◆ The task: Your task is to give the records again exactly. Leave each picture out.

◆ Data extract:
○ ○ ○ ○ ○

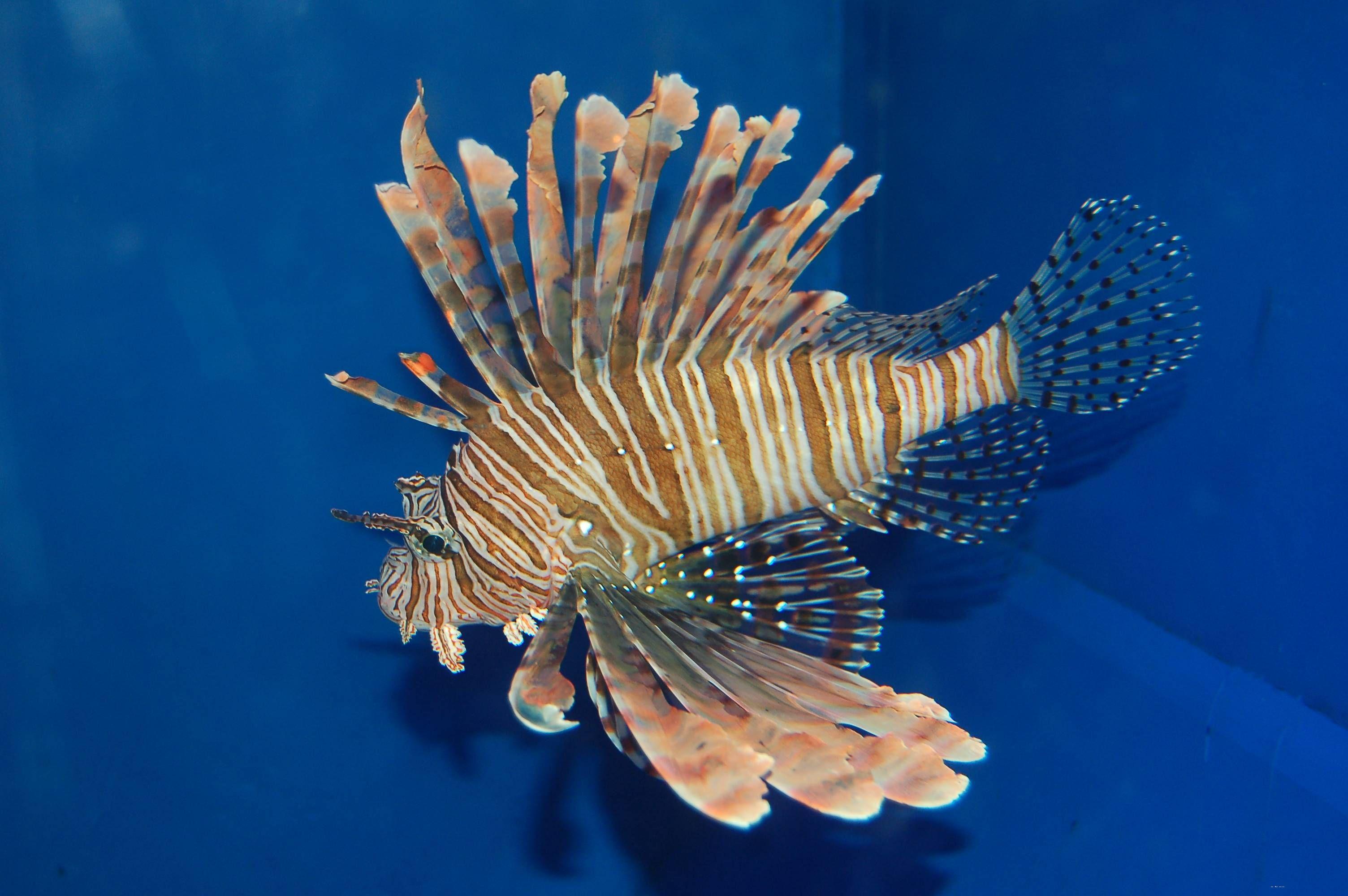 魅力无限的海底世界!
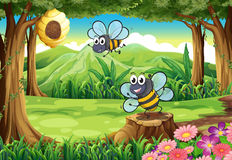 Un bosque con abejas y una colmena Fotografía de archivo libre de regalías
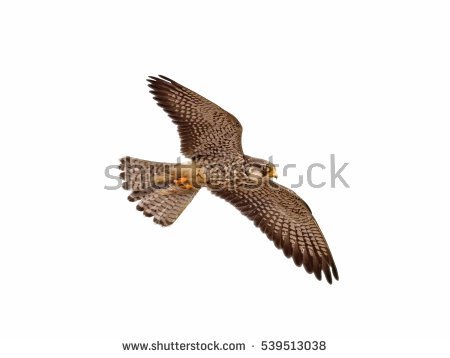 Amur Falcon clipart #15, Download drawings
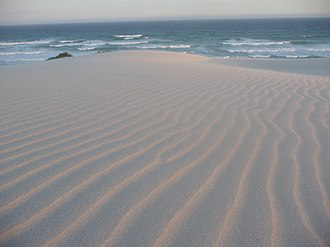 Emergence - Ripple patterns in a sand dune created by wind or water is an example of an emergent structure in nature.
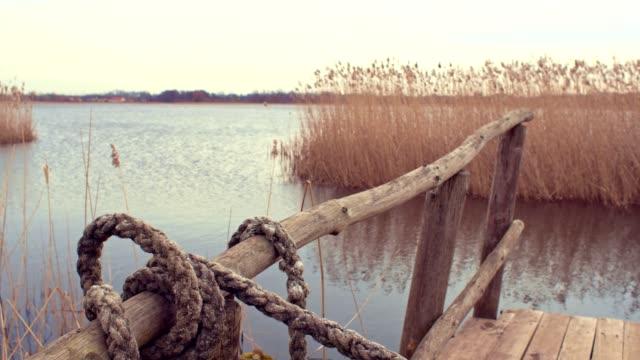 lake platform - reed grass family stock videos & royalty-free footage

○ ○ ○ ○ ○

◆ Exercise output:
 魅力无限的海底世界!
 Un bosque con abejas y una colmena Fotografía de archivo libre de regalías
 Amur Falcon clipart #15, Download drawings
 Emergence - Ripple patterns in a sand dune created by wind or water is an example of an emergent structure in nature.
 lake platform - reed grass family stock videos & royalty-free footage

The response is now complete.